WHAT IS BEING ASKED: Down to the last line, retype the records below exactly and skip the pictures.

EXCERPTED RECORDS:
================

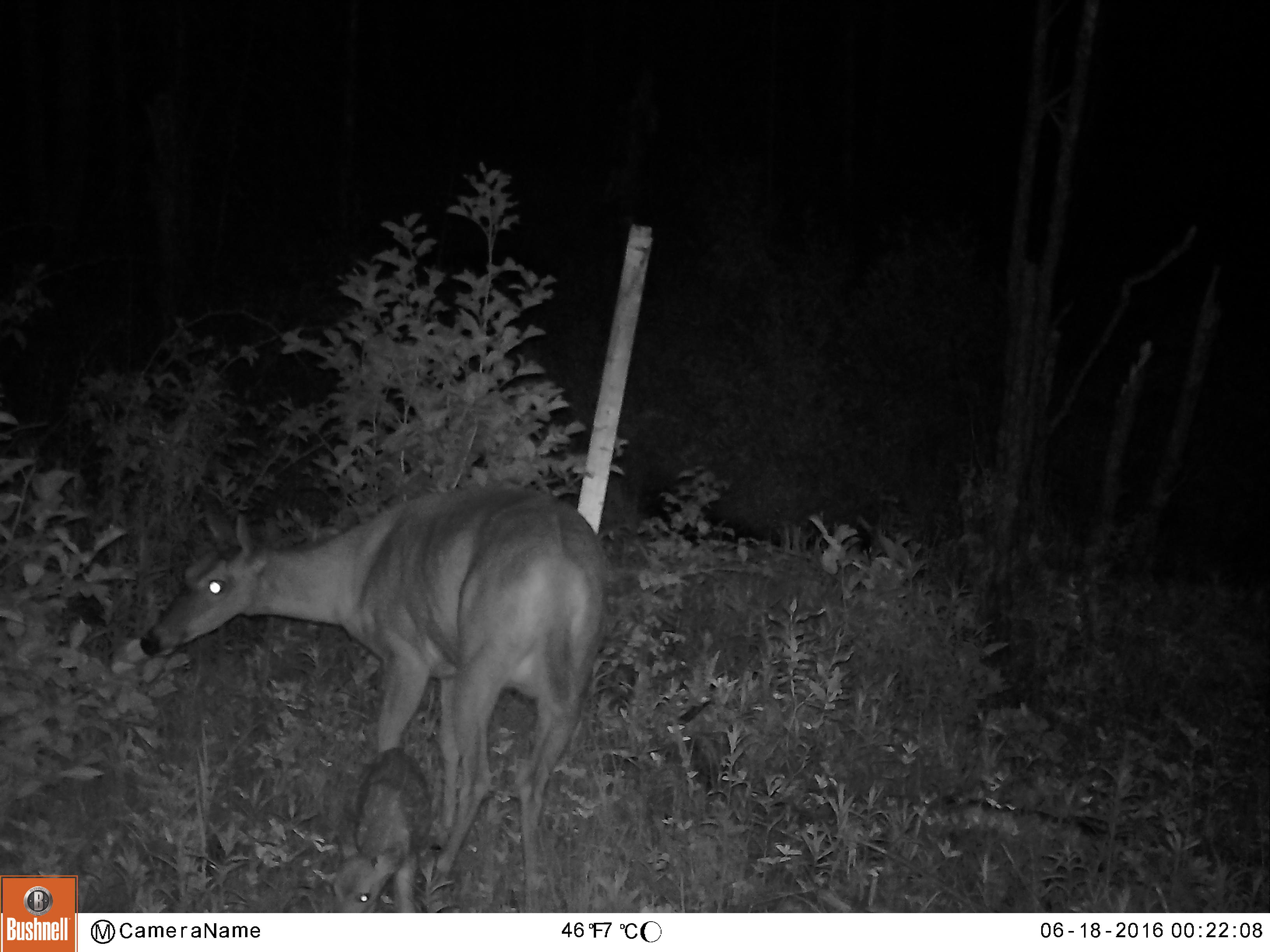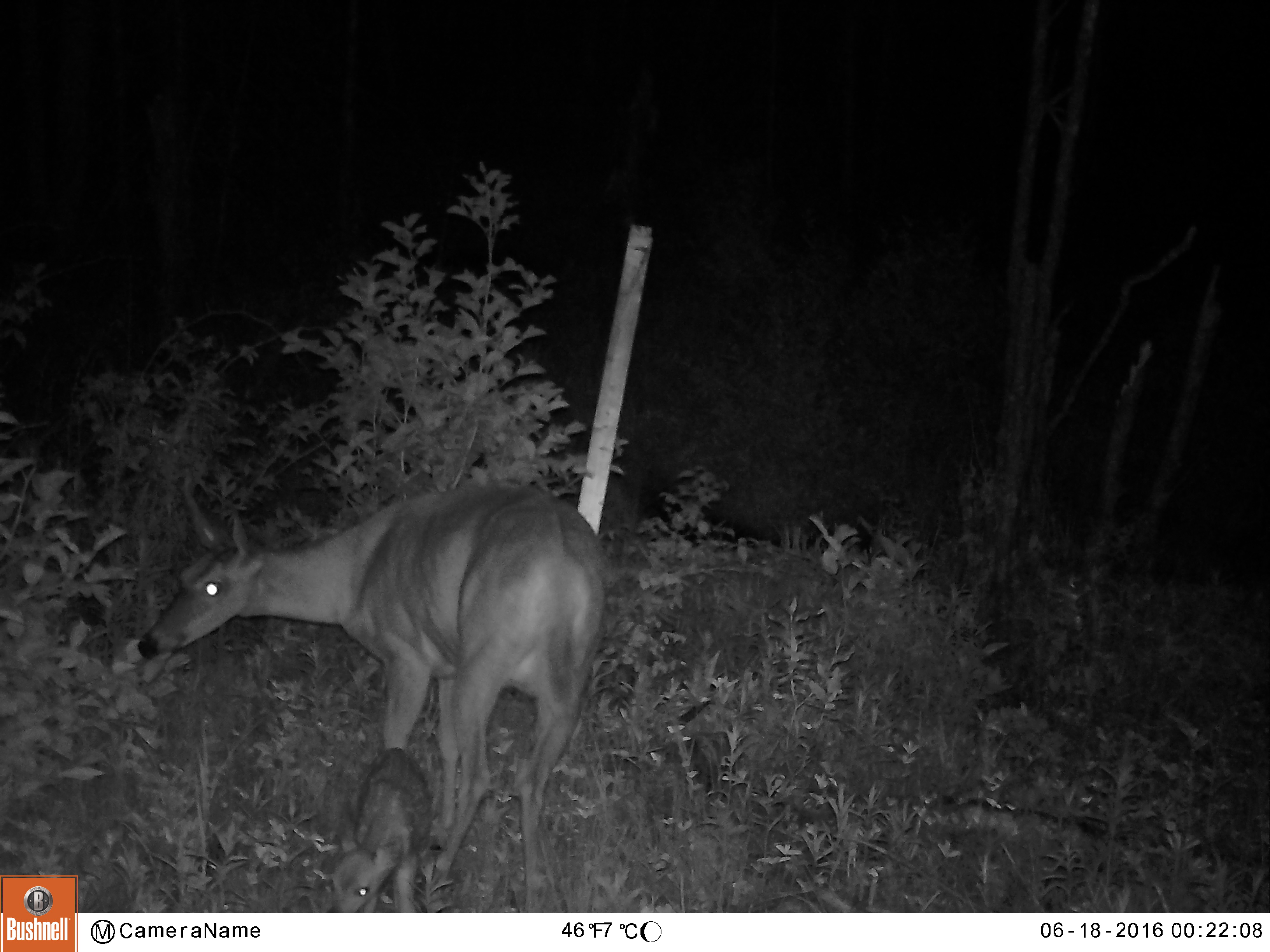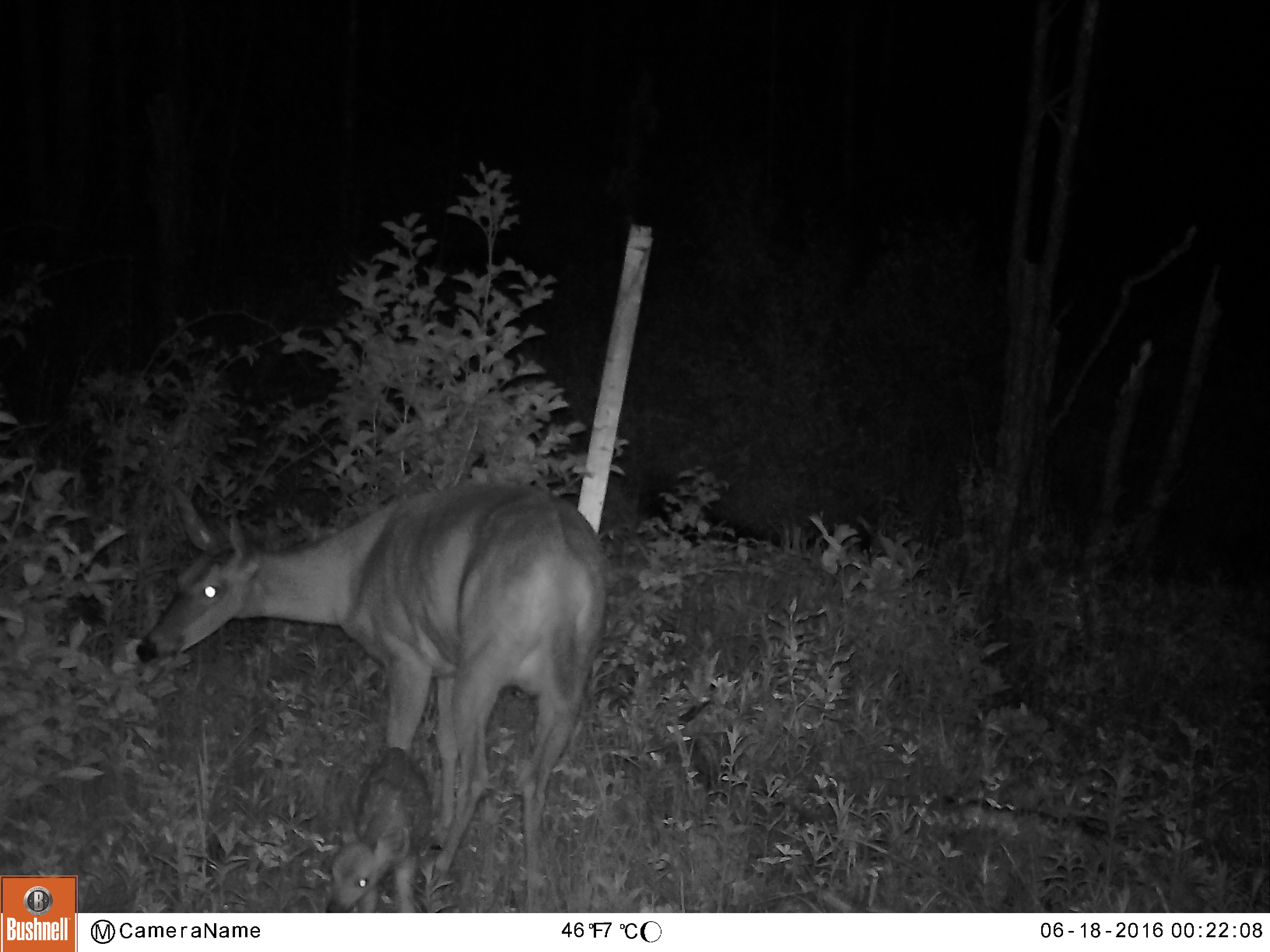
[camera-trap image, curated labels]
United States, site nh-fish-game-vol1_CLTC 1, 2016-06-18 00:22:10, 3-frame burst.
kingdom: Animalia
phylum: Chordata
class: Mammalia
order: Artiodactyla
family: Cervidae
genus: Odocoileus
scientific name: Odocoileus virginianus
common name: white-tailed deer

================

REPLY:
[camera-trap image, curated labels]
United States, site nh-fish-game-vol1_CLTC 1, 2016-06-18 00:22:10, 3-frame burst.
kingdom: Animalia
phylum: Chordata
class: Mammalia
order: Artiodactyla
family: Cervidae
genus: Odocoileus
scientific name: Odocoileus virginianus
common name: white-tailed deer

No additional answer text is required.